A nossa proverbial humildade tem conduzido à dominância de uma leitura miserabilista e declarada como antinacional da decisão britânica sobre a retirada de Portugal da sua “lista verde” de países seguros, com alguns a salientarem adicionalmente os erros que cometemos e com que para tal também acabamos objetivamente por contribuir (está e estará por explicar tudo o que nos levou a trazer a final da Champions para o Porto, mas ninguém me tira da ideia a centralidade da saloia candidatura a mais um grande evento — o Mundial de 2030 —, recorrendo a um modo esgotado de fazer política para servir os interesses de posicionamento da atual FPF num quadro em que o acontecimento ocorrerá debaixo de uma subordinação ibérica que não parece justificar tanto ruído e risco).
Dito isto, é óbvio que o essencial está ailleurs e tem sobretudo a ver com a manifesta incompetência de Boris Johnson ao comando de um país com a história e a reputação do Reino Unido.
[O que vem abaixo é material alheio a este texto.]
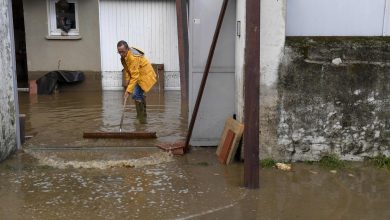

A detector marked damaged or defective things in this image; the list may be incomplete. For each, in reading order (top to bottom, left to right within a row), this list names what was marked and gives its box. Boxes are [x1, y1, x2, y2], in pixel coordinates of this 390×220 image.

peeling paint wall [0, 0, 17, 162]
rusty metal post [184, 0, 230, 150]
peeling paint wall [278, 37, 390, 161]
Por um lado, e num plano mais conjuntural, a gestão da pandemia foi consabidamente desastrosa e continua a tolher o primeiro-ministro nas suas escolhas (sempre dúbias e revertíveis) perante o medo de novos surtos e variantes e de novas crises internas graves de saúde pública com reflexos na sua imagem. Com o deadline de um novo desconfinamento em 21 de junho a não facilitar a coisa.
Mas o que sobreleva, por outro lado, é o plano estrutural de um agente político sem convicções firmes que apostou tudo na mudança em favor do Brexit que a dada altura empreendeu e em toda a tática política antieuropeia que subsequentemente assumiu. Com efeito, BoJo vive hoje sob a obsessão de demonstrar aos seus concidadãos que essa sua opção foi acertada e que assim se vai revelando em todos e quaisquer momentos do seu quotidiano (porque o Reino Unido faz melhor do que a Europa e ele tudo procura fazer para minar o Continente, seja com as vacinas da AstraZeneca ou com a lista permissiva de circulação turística de que Portugal tinha sido uma exceção por descuido). Um tiro que necessariamente lhe irá sair pela culatra, mais cedo ou mais tarde, sendo que entretanto “o povo é que paga” nas várias dimensões em causa (incluindo uma tendencial obrigação de destinos nacionais de férias, especialmente apropriados a quem privilegia o “sol e praia”).
Porque, e mais determinantemente, o que se vai sabendo em curso nas fronteiras do país é do foro do implacável (centros de detenção e recusas de entrada — 3294 no primeiro trimestre, seis vezes mais do que no homólogo de 2020 —, emissões de vistos limitadas a titulares de uma oferta de emprego com salário não inferior a 2500 euros mensais e sujeitas a taxas diferenciadas, expatriações ou ameaças delas para centenas de milhares de cidadãos europeus já residentes). Como se pode ler no “Le Monde” de hoje, “os "imigrantes" europeus no Reino Unido são, antes de mais nada, peões no tabuleiro de xadrez político britânico e uma moeda de troca no grande braço de ferro do Brexit que prossegue. Os maus-tratos infligidos aos europeus agradam a uma grande parte do eleitorado do Senhor Johnson, que sabe perfeitamente jogar com isso. O que igualmente muito se assemelha a uma mensagem dirigida por seu governo aos Vinte Sete, ao mesmo tempo que enormes contenciosos políticos e económicos — Irlanda do Norte, serviços financeiros, pescas — permanecem em cima da mesa.” Uma humilhação que, há que convir, os responsáveis nacionais dos países europeus mereceriam experimentar, não fora os seus impactos nos inocentes cidadãos europeus médios — veja-se o considerado “caso arrumado” das medidas que nuestros hermanos se preparavam para impor nas suas fronteiras com Portugal, verdadeiramente elucidativo do que aquele editorial intitulava como “xenofobia entre europeus”.